Jungle music is jungle and ragga is ragga. When you join those forces together, the end result is General Levy.  Over 20 years in the business and he is still going strong. Unlike most MCs, longevity has been the secret to his survival.  The road to mass appeal has been a long and winding expedition, but through it all, the General’s knack for maintaining his fanbase is just now being recognised as one of his respective crafts. We recently caught up with the legendary himself to talk about the lasting success of his hit single ‘Incredible’, Ali G, and of course, that well-known catch-phrase “booyaka”.

What do you think it was about you—that ensured you would still be around after all these years?

In order to maintain relevance in anything that you do – try to be original and have your own style. Just do your own thing and don’t follow the latest trends, because it’s timeless when you establish yourself with your own originality.

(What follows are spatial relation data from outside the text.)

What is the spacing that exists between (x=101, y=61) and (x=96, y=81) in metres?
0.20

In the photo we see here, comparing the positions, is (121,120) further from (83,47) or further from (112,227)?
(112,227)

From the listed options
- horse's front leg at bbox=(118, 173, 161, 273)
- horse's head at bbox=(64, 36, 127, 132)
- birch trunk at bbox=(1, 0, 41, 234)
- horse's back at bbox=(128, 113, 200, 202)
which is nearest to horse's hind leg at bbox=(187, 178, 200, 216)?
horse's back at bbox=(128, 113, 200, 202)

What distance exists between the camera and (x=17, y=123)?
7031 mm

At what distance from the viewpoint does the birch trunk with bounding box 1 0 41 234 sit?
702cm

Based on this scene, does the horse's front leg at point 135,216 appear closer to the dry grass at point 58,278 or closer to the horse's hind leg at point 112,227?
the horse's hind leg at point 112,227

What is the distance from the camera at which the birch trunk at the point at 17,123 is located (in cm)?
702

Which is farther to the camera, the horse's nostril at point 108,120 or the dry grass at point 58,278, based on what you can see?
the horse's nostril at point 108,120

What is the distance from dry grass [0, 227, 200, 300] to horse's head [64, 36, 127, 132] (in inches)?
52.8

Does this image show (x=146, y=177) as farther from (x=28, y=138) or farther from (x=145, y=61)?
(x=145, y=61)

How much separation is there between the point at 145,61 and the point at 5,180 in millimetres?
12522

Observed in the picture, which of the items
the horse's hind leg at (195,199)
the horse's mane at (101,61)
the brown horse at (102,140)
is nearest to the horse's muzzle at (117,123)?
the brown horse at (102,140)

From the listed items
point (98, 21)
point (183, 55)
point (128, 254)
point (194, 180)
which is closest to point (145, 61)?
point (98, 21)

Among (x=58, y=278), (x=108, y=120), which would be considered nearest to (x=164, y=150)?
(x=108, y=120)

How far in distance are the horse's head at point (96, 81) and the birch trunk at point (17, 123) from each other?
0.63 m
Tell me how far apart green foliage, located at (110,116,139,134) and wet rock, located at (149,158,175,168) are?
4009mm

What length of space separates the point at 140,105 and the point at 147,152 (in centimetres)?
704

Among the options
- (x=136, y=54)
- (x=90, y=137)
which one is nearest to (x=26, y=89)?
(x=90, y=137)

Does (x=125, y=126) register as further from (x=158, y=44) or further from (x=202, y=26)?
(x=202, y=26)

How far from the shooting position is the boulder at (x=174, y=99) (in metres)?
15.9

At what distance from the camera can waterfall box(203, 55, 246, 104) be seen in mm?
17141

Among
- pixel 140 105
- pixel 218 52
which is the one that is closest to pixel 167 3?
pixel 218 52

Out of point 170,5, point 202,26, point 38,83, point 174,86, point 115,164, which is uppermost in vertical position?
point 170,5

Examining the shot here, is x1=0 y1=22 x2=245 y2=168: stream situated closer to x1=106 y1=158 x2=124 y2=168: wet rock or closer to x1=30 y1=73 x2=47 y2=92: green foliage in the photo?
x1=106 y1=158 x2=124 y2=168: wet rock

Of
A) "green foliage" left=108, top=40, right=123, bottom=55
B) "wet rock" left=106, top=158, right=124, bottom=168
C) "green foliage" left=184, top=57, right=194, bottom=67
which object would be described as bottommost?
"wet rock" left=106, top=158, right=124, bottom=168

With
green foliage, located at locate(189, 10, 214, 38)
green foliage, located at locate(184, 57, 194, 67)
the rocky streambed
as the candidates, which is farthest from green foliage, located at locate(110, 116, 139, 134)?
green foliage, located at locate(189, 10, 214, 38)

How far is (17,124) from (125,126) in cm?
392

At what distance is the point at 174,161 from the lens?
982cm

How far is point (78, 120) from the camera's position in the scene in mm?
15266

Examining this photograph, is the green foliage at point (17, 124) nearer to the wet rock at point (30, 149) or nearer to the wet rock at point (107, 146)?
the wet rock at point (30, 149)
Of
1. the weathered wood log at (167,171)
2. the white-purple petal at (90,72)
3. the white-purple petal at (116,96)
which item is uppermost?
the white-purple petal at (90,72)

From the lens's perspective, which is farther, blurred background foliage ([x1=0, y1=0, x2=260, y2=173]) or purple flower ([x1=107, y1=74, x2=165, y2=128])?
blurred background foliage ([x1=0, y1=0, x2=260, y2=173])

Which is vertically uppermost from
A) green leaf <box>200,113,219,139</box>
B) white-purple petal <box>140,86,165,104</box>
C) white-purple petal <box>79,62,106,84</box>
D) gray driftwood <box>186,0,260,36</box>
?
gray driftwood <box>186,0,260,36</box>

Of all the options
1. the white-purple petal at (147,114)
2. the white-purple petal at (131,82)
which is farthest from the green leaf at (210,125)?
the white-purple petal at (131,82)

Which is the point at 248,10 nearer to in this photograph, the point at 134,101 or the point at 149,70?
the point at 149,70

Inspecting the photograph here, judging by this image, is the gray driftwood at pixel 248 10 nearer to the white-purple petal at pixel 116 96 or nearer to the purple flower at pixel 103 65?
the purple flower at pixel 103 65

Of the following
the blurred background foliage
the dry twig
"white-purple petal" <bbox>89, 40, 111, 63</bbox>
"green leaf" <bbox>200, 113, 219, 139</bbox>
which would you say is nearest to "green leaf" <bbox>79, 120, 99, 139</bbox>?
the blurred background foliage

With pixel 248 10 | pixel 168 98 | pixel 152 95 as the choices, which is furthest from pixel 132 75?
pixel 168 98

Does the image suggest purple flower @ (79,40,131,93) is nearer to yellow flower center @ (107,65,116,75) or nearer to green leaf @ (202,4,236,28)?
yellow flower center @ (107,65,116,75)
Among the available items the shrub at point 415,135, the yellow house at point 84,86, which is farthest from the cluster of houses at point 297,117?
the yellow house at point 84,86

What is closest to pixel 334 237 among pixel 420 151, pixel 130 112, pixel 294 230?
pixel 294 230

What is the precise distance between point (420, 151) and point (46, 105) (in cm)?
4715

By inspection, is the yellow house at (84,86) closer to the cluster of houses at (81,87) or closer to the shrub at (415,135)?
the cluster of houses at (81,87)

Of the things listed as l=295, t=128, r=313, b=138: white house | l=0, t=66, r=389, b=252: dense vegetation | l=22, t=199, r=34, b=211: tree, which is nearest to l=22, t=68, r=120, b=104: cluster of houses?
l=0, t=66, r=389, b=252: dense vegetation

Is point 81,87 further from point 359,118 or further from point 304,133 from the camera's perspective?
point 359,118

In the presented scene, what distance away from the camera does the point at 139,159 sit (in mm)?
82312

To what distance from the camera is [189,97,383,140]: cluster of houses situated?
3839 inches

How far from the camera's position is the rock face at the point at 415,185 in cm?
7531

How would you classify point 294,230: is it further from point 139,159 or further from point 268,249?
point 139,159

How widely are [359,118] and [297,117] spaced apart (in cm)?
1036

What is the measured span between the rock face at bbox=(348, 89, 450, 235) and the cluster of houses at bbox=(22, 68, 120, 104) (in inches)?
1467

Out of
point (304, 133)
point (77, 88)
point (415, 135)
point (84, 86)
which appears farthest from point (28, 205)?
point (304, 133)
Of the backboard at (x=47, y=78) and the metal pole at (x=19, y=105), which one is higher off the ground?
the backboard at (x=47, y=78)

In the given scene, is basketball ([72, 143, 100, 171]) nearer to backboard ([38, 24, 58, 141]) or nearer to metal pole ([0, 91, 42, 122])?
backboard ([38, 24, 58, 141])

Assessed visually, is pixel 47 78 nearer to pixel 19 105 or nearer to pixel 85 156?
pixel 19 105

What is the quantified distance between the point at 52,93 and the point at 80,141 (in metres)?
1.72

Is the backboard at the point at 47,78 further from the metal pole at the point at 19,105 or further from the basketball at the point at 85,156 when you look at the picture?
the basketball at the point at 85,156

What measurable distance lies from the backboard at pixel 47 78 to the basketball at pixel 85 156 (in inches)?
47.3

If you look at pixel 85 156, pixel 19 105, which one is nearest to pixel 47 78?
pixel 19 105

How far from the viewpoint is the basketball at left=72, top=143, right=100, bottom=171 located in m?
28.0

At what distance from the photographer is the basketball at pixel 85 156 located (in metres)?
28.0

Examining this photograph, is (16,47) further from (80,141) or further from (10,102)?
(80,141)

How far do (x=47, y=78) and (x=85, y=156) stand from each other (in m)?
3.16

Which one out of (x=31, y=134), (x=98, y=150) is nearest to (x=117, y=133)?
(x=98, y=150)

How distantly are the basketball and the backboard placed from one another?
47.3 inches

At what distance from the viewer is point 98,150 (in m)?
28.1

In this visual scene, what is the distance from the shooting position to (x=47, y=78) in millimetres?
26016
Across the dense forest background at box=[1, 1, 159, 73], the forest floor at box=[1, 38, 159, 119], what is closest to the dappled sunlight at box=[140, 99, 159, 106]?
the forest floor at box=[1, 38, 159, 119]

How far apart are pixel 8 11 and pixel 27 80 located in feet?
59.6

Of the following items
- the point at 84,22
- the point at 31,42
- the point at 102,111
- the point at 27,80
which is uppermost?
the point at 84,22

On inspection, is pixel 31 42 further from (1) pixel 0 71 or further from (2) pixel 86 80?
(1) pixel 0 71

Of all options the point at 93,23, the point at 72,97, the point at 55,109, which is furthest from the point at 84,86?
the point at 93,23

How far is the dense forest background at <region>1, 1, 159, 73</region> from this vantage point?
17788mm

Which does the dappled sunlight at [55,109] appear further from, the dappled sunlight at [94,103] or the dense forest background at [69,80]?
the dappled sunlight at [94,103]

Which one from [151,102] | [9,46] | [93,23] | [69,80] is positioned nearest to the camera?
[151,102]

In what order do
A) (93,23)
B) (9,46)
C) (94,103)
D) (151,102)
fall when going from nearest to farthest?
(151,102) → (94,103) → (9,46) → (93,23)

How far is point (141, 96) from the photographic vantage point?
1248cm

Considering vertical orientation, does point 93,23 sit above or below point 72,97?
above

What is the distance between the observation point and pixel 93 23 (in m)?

Have you noticed a change in your outlook towards creativity since you first started out?

Yeah. I have matured and there are more things for me to talk about within my lyrical vocabulary.

Do you feel different?

Obviously, with years you have to feel different. If you remain the same as you are, then that’s not progress. You have to change and evolve. I feel different, and I am in a good place.

Do people still recognise you?

You have people who know who General Levy and who will usually shout me out, then you get people who know who I am, but pretend that they don’t know. I mean just recently got back from doing a show in front of 2,000 people in Portugal, so I am quite comfortable with whom I am. I don’t do music for the recognition. I do it because I love what I do. 

It has been 18 years since the release of ‘Incredible’. Did you have any idea of the success it would go on to achieve?

We didn’t do it for it to be this phenomenon. It was done in the moment around the right vibes. This was when cable TV had first come out, so everything was in the right place when we recorded that track. At the same time, a lot of new stuff was around and there were a lot of different outlets for music, but when we did that track it came out at a very poignant time in 1994.  It was all about timing and that’s why I have to give thanks, because it came out at the right time.

So, changing the subject slightly, do you still use your famous catchphrase “booyaka”?

Yeah. I have to use it every week. It’s a part of my life. If I do a show and not sing that song – people are won’t like me. [Starts singing] “Booyaka booyaka, when the general ah pass. Booyaka, booyaka, M-Beat run the dance. Booyaka, booyaka…”

How did you feel when Ali G stole the catch-phrase and used it in Ali G Indahouse?

It was a very great moment for me to sit in the cinema and hear my voice coming through the speakers. It was a crazy and incredible thing for me to have been sitting there and hearing myself, so I appreciate what that promotion did for me. I am happy that I was involved and thank you to Warner Bros for the promotion.

How do you detach Paul the person from General Levy the celebrity— and does it ever get difficult to separate the two?

I’m always General Levy. I am not a character. This is what I do, and I am a musician. If maybe I didn’t do music so much I’d probably have the time to do other things, but I do this takes up all of my time. I am not a character that I can turn on or off. I am General Levy and I’m not possessed like, Sasha Fierce and all those things. I am not in them business. I am General Levy, and that is it. There’s no aka, or possession that comes in and takes me because I am the General Levy. That’s it

What’s next for you?

My soundcloud is what I am using right now. I also have a new album called, ‘In The Chamber Of Dub’ with Joe Ariwa, and another called ‘We Progressive’ with X Ray production.